The approach the authors take this time does seem to try and bridge the gap: they’re proposal is to add kernel extensions that permit user mode file systems developers to add small modular components to the file system to optimize performance critical aspects. They address the increased security considerations inherent in allowing “kernel extensions” by sandboxing those extensions into an “in-kernel Virtual Machine (VM) runtime that safely executes the extensions”.

Their description of FUSE is quite a bit different than what I got from the FUSE performance paper at FAST 2018 – this paper describes FUSE as a “simple interposition layer”; the earlier description made it sound more complex than that. They do point out that FUSE file systems in production are becoming more common and point to Gluster, Ceph, and even Android’s SD card file system. For network file systems the overhead of FUSE is unlikely to have a material impact all but the most performance sensitive environments because the overhead of the network likely dominates. Similarly, SD card media is typically slow so once again the rate-limiting overhead is likely not the FUSE library and driver.

In addition to proposing an extension model, the authors also point out that there are a class of “unneeded” operations that are difficult to omit because the level of control offered by FUSE presently is not sufficiently fine grained enough; the authors propose enhancing FUSE to address these issues as well.

They set forth an interesting set of design considerations:

  • Compatibility – their observation is that the extension model must be something that works with existing file systems without requiring redesign or extensive coding.
  • Extensibility – the features offered by ExtFuse must allow adding specific features in a clean, minimalistic fashion, so that a FUSE file system developer can pick the specific features needed for their use case.
  • Safe and Performant – these are competing goals; the primary purpose of their work is to improve performance but they cannot do so at the expense of sacrificing security.
  • Correctness – they point out the challenge of having two operational paths (the “fast” path and the “slow” path, where the latter corresponds to the legacy path)
(Figure 1 from Paper)

The authors’ provide a graphical description of the architecture of their system in Figure 1 of the paper, which I have reproduced here. It shows the fact there are dual paths: the traditional FUSE path, as well as their accelerated path.

They move on to describe the extensions they implemented to demonstrate the range of functionality with their extension model:

  • Meta-data caching – the idea is that VFS itself cannot do effective caching due to the nature of its interface; the tighter interface between the extension and the user mode file system make this more practical.
  • I/O stacking – the concept here is that data may have multiple processing layers, such as logging, or union file systems. By permitting the extension to handle this, the overhead is minimized; indeed, this reminded me of the Scout Operating Systems work, which focuses on constructing optimized pipelines for such work.
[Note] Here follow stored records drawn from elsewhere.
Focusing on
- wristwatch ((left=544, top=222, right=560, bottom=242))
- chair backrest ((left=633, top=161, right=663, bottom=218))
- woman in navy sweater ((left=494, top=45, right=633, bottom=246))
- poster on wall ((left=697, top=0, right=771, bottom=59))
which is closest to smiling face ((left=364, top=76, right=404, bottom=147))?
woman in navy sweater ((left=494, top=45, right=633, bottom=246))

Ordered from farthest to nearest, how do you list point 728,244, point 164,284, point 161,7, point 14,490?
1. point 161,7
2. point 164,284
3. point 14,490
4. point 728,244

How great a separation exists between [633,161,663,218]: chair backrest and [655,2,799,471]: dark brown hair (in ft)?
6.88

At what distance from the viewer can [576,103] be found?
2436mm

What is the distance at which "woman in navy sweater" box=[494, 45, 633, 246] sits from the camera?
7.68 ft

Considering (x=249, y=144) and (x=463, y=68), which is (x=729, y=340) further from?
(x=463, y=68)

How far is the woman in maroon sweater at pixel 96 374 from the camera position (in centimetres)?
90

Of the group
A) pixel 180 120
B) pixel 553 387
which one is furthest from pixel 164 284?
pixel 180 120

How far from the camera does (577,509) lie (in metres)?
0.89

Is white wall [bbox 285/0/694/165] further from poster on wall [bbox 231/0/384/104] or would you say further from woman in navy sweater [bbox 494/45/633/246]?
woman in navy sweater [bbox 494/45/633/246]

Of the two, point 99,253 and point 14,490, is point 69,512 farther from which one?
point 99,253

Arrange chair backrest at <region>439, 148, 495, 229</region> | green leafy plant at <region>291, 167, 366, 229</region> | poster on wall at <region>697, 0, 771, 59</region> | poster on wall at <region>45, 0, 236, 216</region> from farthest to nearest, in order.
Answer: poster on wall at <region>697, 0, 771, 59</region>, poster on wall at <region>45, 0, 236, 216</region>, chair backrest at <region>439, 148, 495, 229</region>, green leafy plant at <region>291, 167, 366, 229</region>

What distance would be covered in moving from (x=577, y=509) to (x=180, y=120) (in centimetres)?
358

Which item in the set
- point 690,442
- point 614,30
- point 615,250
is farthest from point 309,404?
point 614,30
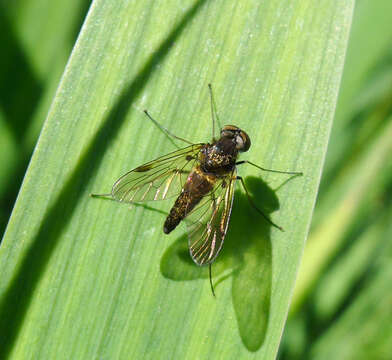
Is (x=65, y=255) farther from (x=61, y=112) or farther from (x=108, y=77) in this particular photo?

Their evaluation focuses on a handful of critical operations: getattr, setattr, getxattr, and read/write. They looked at a mix of optimization models: the use of a smart attribute cache is clearly a win based upon their performance analysis. FUSE remains slower than a native file system in many scenarios however (e.g., they use EXT4 as a benchmark comparison) though the performance seems to be much closer than we’ve seen in prior work.

They also ported multiple different file systems to their extension library: StackFS, BindFS, Android’s sdcard file system, MergerFS, and LoggedFS. None of them required even 1,000 lines of new code for the kernel extensions. While the authors do discuss some of the observed performance improvements for those file systems, they do not provide us with general benchmark comparisons.

Overall, this is an interesting paper, which combines a number of ideas together into an intriguing package. It will be interesting to see if this gains traction in the FUSE community.